これも「あの本読みました?」かな。東大特集をやったときに取り上げたんだっけか。
感想:面白かったです。空想SFのような感じもあるけど、むしろ地に足をつけて現実として読んでほしい、という感じが伝わってきます。
本当に科学的な人は、自説や既知のことにこだわらず、未知は未知として固定観念じゃなくて好奇心をもって対峙するはずだし、未知の中から今までの科学ではありえないものが見えてきても、逃げずに澄んだ眼で見るんじゃないかと思います。
難しすぎる理屈を長く説明している箇所も多いですが、もしかしたら、自分の知っている論理で理解しようとする必要はなくて、絵を眺めるように「深くはわからないけど、そういうこともあるのかもな」と楽しく読んでもいいんじゃないかな…私はそういう読み方をしてます。

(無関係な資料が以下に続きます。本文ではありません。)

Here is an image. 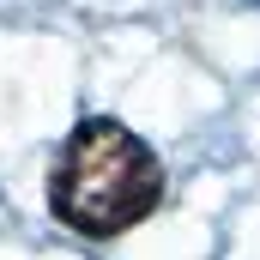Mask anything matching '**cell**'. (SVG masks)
Wrapping results in <instances>:
<instances>
[{
  "label": "cell",
  "mask_w": 260,
  "mask_h": 260,
  "mask_svg": "<svg viewBox=\"0 0 260 260\" xmlns=\"http://www.w3.org/2000/svg\"><path fill=\"white\" fill-rule=\"evenodd\" d=\"M164 206V164L133 127L85 115L49 164V212L79 236H121Z\"/></svg>",
  "instance_id": "1"
}]
</instances>
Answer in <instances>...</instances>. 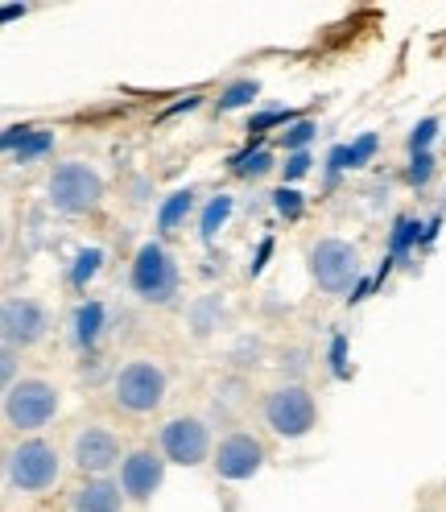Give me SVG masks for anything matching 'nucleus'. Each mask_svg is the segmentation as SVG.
Wrapping results in <instances>:
<instances>
[{
	"instance_id": "1",
	"label": "nucleus",
	"mask_w": 446,
	"mask_h": 512,
	"mask_svg": "<svg viewBox=\"0 0 446 512\" xmlns=\"http://www.w3.org/2000/svg\"><path fill=\"white\" fill-rule=\"evenodd\" d=\"M62 459L58 442L34 434V438H13L5 446V492L9 496H46L62 484Z\"/></svg>"
},
{
	"instance_id": "2",
	"label": "nucleus",
	"mask_w": 446,
	"mask_h": 512,
	"mask_svg": "<svg viewBox=\"0 0 446 512\" xmlns=\"http://www.w3.org/2000/svg\"><path fill=\"white\" fill-rule=\"evenodd\" d=\"M62 409V389L50 380V376H21L17 384L5 389V430L13 438H34L42 434Z\"/></svg>"
},
{
	"instance_id": "3",
	"label": "nucleus",
	"mask_w": 446,
	"mask_h": 512,
	"mask_svg": "<svg viewBox=\"0 0 446 512\" xmlns=\"http://www.w3.org/2000/svg\"><path fill=\"white\" fill-rule=\"evenodd\" d=\"M166 397H170V372L149 356L120 364L112 376V405L129 413V418H149V413L166 405Z\"/></svg>"
},
{
	"instance_id": "4",
	"label": "nucleus",
	"mask_w": 446,
	"mask_h": 512,
	"mask_svg": "<svg viewBox=\"0 0 446 512\" xmlns=\"http://www.w3.org/2000/svg\"><path fill=\"white\" fill-rule=\"evenodd\" d=\"M46 199L58 215H95L108 199V182L83 157H71V162H58L46 178Z\"/></svg>"
},
{
	"instance_id": "5",
	"label": "nucleus",
	"mask_w": 446,
	"mask_h": 512,
	"mask_svg": "<svg viewBox=\"0 0 446 512\" xmlns=\"http://www.w3.org/2000/svg\"><path fill=\"white\" fill-rule=\"evenodd\" d=\"M129 285L145 306H174L178 290H182V269L174 261V252L162 240H145L133 252L129 265Z\"/></svg>"
},
{
	"instance_id": "6",
	"label": "nucleus",
	"mask_w": 446,
	"mask_h": 512,
	"mask_svg": "<svg viewBox=\"0 0 446 512\" xmlns=\"http://www.w3.org/2000/svg\"><path fill=\"white\" fill-rule=\"evenodd\" d=\"M261 418L277 438L298 442L318 426V401L302 380H281L261 397Z\"/></svg>"
},
{
	"instance_id": "7",
	"label": "nucleus",
	"mask_w": 446,
	"mask_h": 512,
	"mask_svg": "<svg viewBox=\"0 0 446 512\" xmlns=\"http://www.w3.org/2000/svg\"><path fill=\"white\" fill-rule=\"evenodd\" d=\"M360 248L343 236H323L310 244V277L323 294H347L360 277Z\"/></svg>"
},
{
	"instance_id": "8",
	"label": "nucleus",
	"mask_w": 446,
	"mask_h": 512,
	"mask_svg": "<svg viewBox=\"0 0 446 512\" xmlns=\"http://www.w3.org/2000/svg\"><path fill=\"white\" fill-rule=\"evenodd\" d=\"M124 442L108 422H83L71 434V467L79 471V479L87 475H112L124 463Z\"/></svg>"
},
{
	"instance_id": "9",
	"label": "nucleus",
	"mask_w": 446,
	"mask_h": 512,
	"mask_svg": "<svg viewBox=\"0 0 446 512\" xmlns=\"http://www.w3.org/2000/svg\"><path fill=\"white\" fill-rule=\"evenodd\" d=\"M157 451L166 455V463L174 467H203L215 455V438L211 426L195 413H178L162 430H157Z\"/></svg>"
},
{
	"instance_id": "10",
	"label": "nucleus",
	"mask_w": 446,
	"mask_h": 512,
	"mask_svg": "<svg viewBox=\"0 0 446 512\" xmlns=\"http://www.w3.org/2000/svg\"><path fill=\"white\" fill-rule=\"evenodd\" d=\"M265 463H269V446H265L261 434H252V430H228L215 442V455H211L215 475L232 479V484H244V479L261 475Z\"/></svg>"
},
{
	"instance_id": "11",
	"label": "nucleus",
	"mask_w": 446,
	"mask_h": 512,
	"mask_svg": "<svg viewBox=\"0 0 446 512\" xmlns=\"http://www.w3.org/2000/svg\"><path fill=\"white\" fill-rule=\"evenodd\" d=\"M50 310L29 298V294H9L5 302H0V339H5V347H17V351H29L38 347L46 335H50Z\"/></svg>"
},
{
	"instance_id": "12",
	"label": "nucleus",
	"mask_w": 446,
	"mask_h": 512,
	"mask_svg": "<svg viewBox=\"0 0 446 512\" xmlns=\"http://www.w3.org/2000/svg\"><path fill=\"white\" fill-rule=\"evenodd\" d=\"M166 467L170 463H166L162 451H153V446H133L120 463V475H116L124 496H129V504H149L157 496V488H162Z\"/></svg>"
},
{
	"instance_id": "13",
	"label": "nucleus",
	"mask_w": 446,
	"mask_h": 512,
	"mask_svg": "<svg viewBox=\"0 0 446 512\" xmlns=\"http://www.w3.org/2000/svg\"><path fill=\"white\" fill-rule=\"evenodd\" d=\"M129 496H124L120 479L112 475H87L67 492V512H124Z\"/></svg>"
},
{
	"instance_id": "14",
	"label": "nucleus",
	"mask_w": 446,
	"mask_h": 512,
	"mask_svg": "<svg viewBox=\"0 0 446 512\" xmlns=\"http://www.w3.org/2000/svg\"><path fill=\"white\" fill-rule=\"evenodd\" d=\"M190 207H195V190H178V195L162 207V215H157V228H162V232H174V228H178V219L190 215Z\"/></svg>"
},
{
	"instance_id": "15",
	"label": "nucleus",
	"mask_w": 446,
	"mask_h": 512,
	"mask_svg": "<svg viewBox=\"0 0 446 512\" xmlns=\"http://www.w3.org/2000/svg\"><path fill=\"white\" fill-rule=\"evenodd\" d=\"M257 100V83H232L228 95L219 100V112H228V108H240V104H252Z\"/></svg>"
},
{
	"instance_id": "16",
	"label": "nucleus",
	"mask_w": 446,
	"mask_h": 512,
	"mask_svg": "<svg viewBox=\"0 0 446 512\" xmlns=\"http://www.w3.org/2000/svg\"><path fill=\"white\" fill-rule=\"evenodd\" d=\"M17 356H21L17 347H5V351H0V360H5V364H0V376H5V389L21 380V376H17Z\"/></svg>"
}]
</instances>
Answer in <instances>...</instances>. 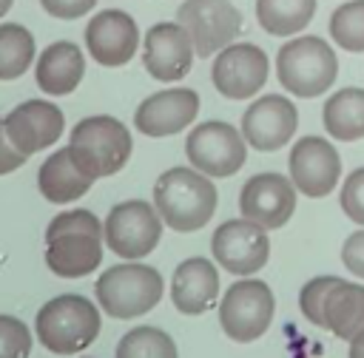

人は見た目じゃない、心だ。と言うのは簡単だけど、見た目同様、心も善しあしを簡単に決められるものじゃないので、心が合うか合わないか、自分にとって必要な相手か/相手が自分を必要としているか が大切になってくるんじゃないかと思います、タムラノボルと間宮惣一/シモーネとのつながりは、タムラノボルの”赤いアメーバ”を必然的に介して、それに間宮/シモーネが引き付けられて生じた関係なので、理屈を超えて絶対性があるようです。なんとなく、この関係性に憧れますね。ソウルメイトとかよく言うけど、どうやったら巡り合えるんだろう。みんな言わないだけで、この人たちみたいな特殊な出会いをしたんだろうか。
世界の理解とか、「感球」と「論理球」、見る者と知る者、ウラ三次元や六次元。本当にしても嘘にしても全部は理解できてないけど、知らないところに連れて行ってくれるという文学の楽しみをたくさん味わわせてもらいました。
まだ続編があるんだな!ハワイ編か…読んでみようかな。